Investing.com - Crude oil futures came under pressure on Wednesday, after the International Monetary Fund cut its estimate for China's economic growth in 2013 and 2014.
Investors also looked ahead to key U.S. weekly supply data to gauge the strength of oil demand from the world’s largest consumer.
The U.S. and China are the world’s two largest oil consuming nations.
Market players also shifted their focus to a meeting of the Organization of the Petroleum Exporting Countries in Vienna later this week.
OPEC is forecast to keep its supply target unchanged at 30 million a day on May 31.
On the New York Mercantile Exchange, light sweet crude futures for delivery in July traded at USD94.22 a barrel during European morning trade, down 0.85% on the day.
New York-traded oil prices fell by as much as 0.95% earlier in the day to hit a session low of USD94.16 a barrel.
The IMF lowered its growth estimate for the Chinese economy in 2013 and 2014 to 7.75%, down from a previous estimate of 8% and 8.2% respectively.

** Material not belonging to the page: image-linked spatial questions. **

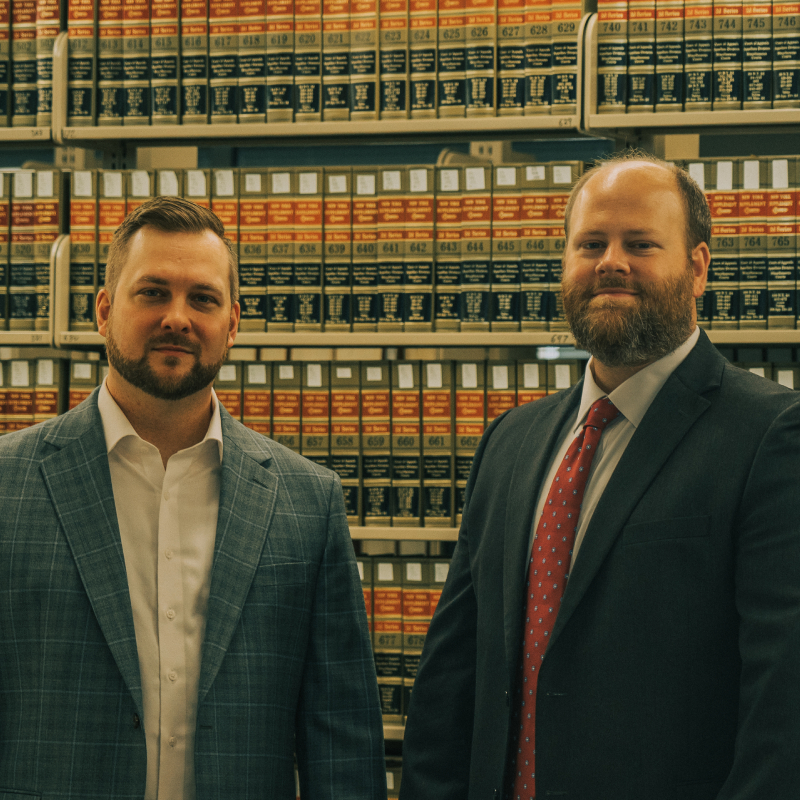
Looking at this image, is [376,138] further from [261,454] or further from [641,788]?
[641,788]

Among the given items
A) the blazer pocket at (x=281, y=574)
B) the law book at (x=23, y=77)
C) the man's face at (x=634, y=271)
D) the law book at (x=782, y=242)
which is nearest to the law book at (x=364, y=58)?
the law book at (x=23, y=77)

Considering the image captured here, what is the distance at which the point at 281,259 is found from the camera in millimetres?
2354

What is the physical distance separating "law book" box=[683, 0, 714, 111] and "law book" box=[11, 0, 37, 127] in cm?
173

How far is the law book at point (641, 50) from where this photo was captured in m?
2.23

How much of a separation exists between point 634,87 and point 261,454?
1.42 meters

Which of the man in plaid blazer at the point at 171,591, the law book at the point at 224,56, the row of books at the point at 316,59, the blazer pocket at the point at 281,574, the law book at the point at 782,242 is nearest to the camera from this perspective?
the man in plaid blazer at the point at 171,591

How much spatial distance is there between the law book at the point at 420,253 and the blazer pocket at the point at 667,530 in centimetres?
119

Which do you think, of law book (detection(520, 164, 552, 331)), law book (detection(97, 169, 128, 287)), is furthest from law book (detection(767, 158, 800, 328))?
law book (detection(97, 169, 128, 287))

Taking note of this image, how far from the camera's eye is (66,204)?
245 cm

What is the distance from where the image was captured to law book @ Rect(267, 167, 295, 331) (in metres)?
2.35

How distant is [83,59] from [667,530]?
2.06 metres

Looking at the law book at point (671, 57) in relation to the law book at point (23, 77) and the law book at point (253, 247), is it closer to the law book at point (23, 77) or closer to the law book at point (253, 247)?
the law book at point (253, 247)

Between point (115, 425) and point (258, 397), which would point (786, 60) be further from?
point (115, 425)

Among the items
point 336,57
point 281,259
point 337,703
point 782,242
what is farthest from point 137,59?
point 337,703
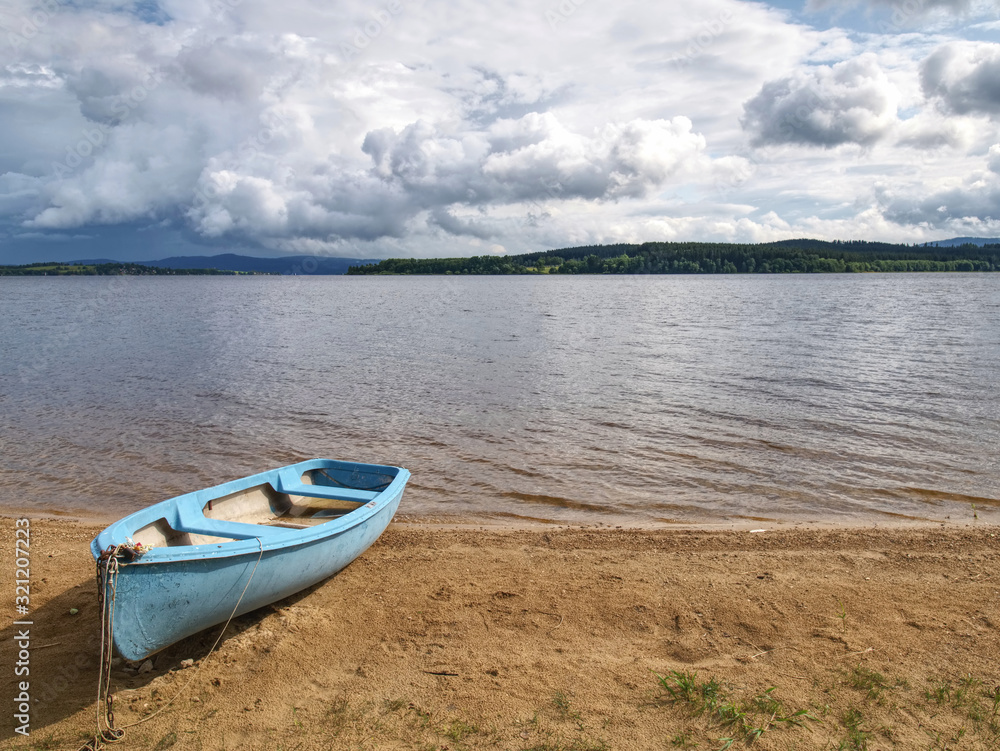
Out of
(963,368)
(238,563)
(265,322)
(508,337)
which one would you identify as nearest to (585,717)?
(238,563)

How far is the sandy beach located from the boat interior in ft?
3.30

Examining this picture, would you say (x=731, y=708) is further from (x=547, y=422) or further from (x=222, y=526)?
(x=547, y=422)

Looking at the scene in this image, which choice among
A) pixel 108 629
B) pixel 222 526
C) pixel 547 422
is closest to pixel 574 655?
pixel 222 526

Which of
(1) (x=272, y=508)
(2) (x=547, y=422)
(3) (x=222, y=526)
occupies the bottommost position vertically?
(2) (x=547, y=422)

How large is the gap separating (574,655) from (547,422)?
1151 cm

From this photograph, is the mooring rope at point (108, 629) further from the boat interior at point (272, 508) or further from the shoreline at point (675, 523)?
the shoreline at point (675, 523)

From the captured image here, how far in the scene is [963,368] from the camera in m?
26.0

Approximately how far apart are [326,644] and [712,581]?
16.5 feet

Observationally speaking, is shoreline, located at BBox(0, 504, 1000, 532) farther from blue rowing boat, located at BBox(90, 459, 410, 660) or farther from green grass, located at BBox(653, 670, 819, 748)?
green grass, located at BBox(653, 670, 819, 748)

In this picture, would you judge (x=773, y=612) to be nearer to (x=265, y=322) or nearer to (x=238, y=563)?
(x=238, y=563)

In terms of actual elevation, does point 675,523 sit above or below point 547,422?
below

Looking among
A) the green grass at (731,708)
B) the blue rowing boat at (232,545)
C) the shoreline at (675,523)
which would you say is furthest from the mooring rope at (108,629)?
the shoreline at (675,523)

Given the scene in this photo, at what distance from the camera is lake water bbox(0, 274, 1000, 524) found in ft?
40.7

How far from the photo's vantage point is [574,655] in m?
6.62
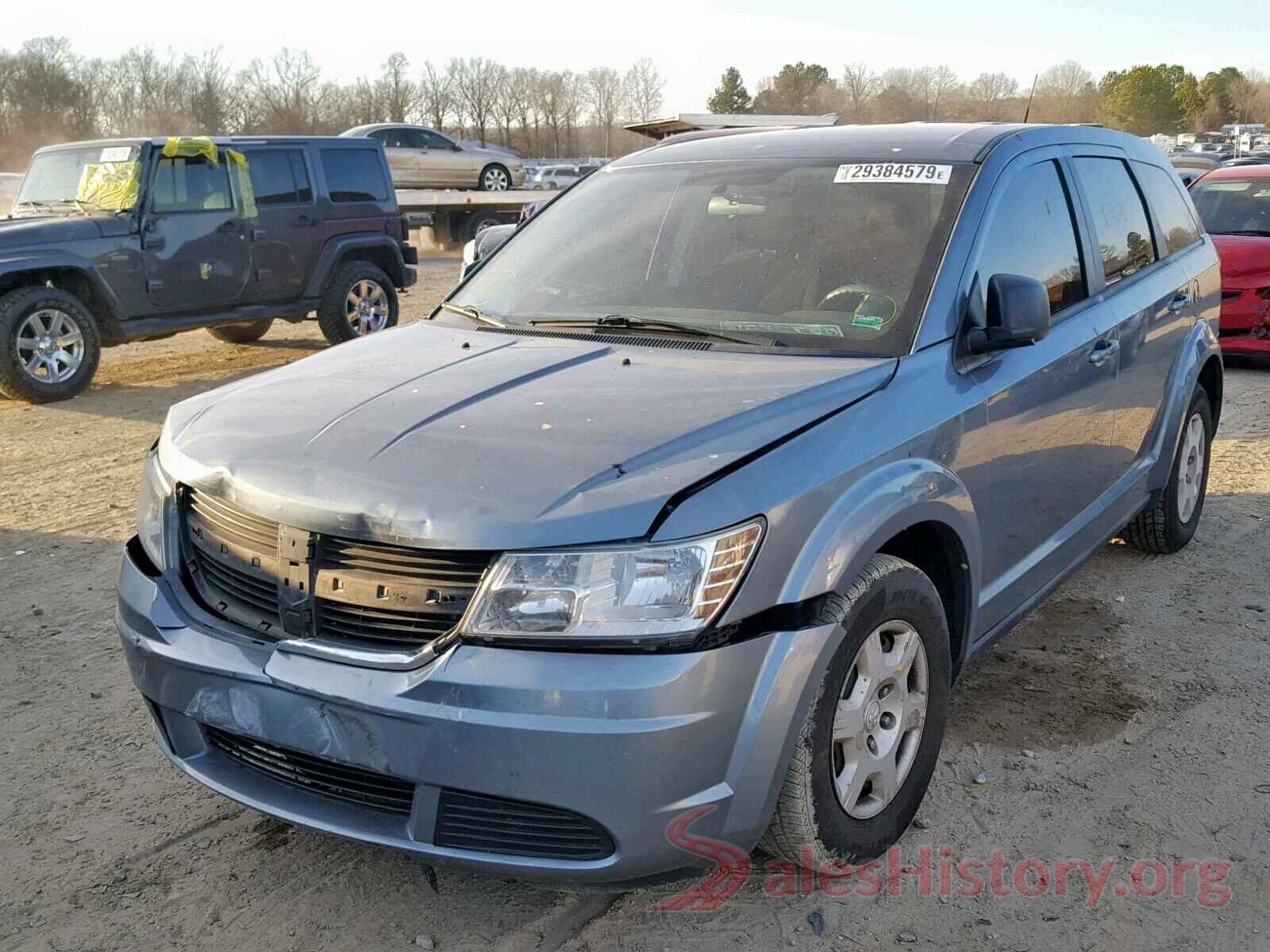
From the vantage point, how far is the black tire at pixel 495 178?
28.7 meters

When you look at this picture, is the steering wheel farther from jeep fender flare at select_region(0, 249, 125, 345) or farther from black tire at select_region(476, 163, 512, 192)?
black tire at select_region(476, 163, 512, 192)

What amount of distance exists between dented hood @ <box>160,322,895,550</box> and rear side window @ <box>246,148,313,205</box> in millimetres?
7951

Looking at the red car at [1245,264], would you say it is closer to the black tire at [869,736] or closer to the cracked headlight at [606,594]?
the black tire at [869,736]

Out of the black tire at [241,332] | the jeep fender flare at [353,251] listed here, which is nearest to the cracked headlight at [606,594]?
the jeep fender flare at [353,251]

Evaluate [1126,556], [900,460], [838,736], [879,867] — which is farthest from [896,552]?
[1126,556]

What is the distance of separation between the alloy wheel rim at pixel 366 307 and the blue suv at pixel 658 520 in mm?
8015

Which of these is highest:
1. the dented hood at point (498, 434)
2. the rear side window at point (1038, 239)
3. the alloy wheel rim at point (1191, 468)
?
the rear side window at point (1038, 239)

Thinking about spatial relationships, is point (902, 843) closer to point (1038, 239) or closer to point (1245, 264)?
point (1038, 239)

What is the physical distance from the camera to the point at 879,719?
3002 millimetres

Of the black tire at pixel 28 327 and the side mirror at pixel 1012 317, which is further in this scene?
the black tire at pixel 28 327

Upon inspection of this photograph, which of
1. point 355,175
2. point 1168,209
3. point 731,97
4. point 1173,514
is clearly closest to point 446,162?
point 355,175

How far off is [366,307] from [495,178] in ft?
58.2

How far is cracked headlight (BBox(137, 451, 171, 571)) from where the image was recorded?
303 centimetres

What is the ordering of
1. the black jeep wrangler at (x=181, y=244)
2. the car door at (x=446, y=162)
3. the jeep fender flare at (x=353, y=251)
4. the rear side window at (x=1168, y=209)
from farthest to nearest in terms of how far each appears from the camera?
1. the car door at (x=446, y=162)
2. the jeep fender flare at (x=353, y=251)
3. the black jeep wrangler at (x=181, y=244)
4. the rear side window at (x=1168, y=209)
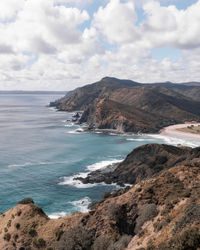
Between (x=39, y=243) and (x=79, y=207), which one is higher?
(x=39, y=243)

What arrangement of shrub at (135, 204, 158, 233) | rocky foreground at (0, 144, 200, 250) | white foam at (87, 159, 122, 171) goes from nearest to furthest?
rocky foreground at (0, 144, 200, 250) → shrub at (135, 204, 158, 233) → white foam at (87, 159, 122, 171)

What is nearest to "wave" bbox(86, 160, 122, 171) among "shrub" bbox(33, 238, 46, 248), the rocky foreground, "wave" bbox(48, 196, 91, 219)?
"wave" bbox(48, 196, 91, 219)

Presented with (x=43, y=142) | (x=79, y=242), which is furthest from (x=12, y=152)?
(x=79, y=242)

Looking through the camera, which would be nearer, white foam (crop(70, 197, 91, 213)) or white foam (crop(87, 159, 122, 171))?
white foam (crop(70, 197, 91, 213))

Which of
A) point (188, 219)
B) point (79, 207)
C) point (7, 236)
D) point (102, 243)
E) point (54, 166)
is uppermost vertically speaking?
point (188, 219)

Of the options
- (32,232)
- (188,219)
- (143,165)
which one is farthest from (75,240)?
(143,165)

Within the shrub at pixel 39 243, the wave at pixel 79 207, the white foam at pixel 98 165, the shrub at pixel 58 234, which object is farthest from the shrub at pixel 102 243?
the white foam at pixel 98 165

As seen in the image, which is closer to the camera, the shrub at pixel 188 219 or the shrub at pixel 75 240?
the shrub at pixel 188 219

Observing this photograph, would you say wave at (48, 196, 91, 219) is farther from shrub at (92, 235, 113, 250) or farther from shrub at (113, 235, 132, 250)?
shrub at (113, 235, 132, 250)

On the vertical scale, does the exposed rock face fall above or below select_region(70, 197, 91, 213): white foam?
above

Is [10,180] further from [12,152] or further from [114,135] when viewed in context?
[114,135]

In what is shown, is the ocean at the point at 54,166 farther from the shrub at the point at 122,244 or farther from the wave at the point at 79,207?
the shrub at the point at 122,244

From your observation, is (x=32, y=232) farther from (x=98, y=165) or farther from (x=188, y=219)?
(x=98, y=165)

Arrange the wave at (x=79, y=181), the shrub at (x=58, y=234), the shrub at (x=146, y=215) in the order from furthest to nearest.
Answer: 1. the wave at (x=79, y=181)
2. the shrub at (x=146, y=215)
3. the shrub at (x=58, y=234)
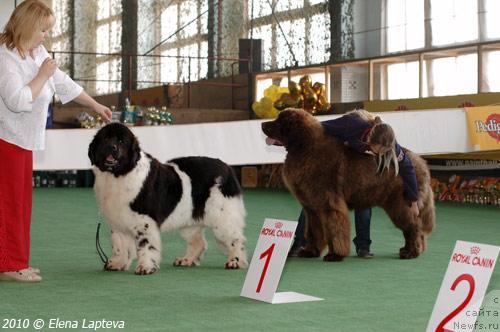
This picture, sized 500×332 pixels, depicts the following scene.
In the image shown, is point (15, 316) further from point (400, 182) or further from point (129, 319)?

China is the world's second largest oil consumer after the U.S. and has been the engine of strengthening demand.
Oil traders now looked ahead to the release of fresh weekly information on U.S. stockpiles of crude and refined products to gauge the strength of oil demand in the world’s largest oil consumer.
The American Petroleum Institute will release its inventories report later in the day, while Thursday’s government report could show crude stockpiles fell by 0.8 million barrels.
The report comes out a day later than usual due to Monday’s Memorial Day holiday in the U.S.
The U.S. is the world’s biggest oil consuming country, responsible for almost 22% of global oil demand.
Oil prices rallied 1% on Tuesday to hit a one-week high of USD95.91 a barrel, after data showed that U.S. consumer confidence rose to the highest level since February 2008 in the current month.
The Conference Board said its index of consumer confidence rose to 76.2 in May from 69.0 in April and beating expectations for a reading of 71.0.
A separate report showed that the Case-Shiller U.S. home price index rose 10.9% in March from a year earlier, the biggest increase since April 2006.
Elsewhere, on the ICE Futures Exchange, Brent oil futures for June delivery shed 0.5% to trade at USD103.73 a barrel, with the spread between the Brent and crude contracts standing at USD9.51 a barrel.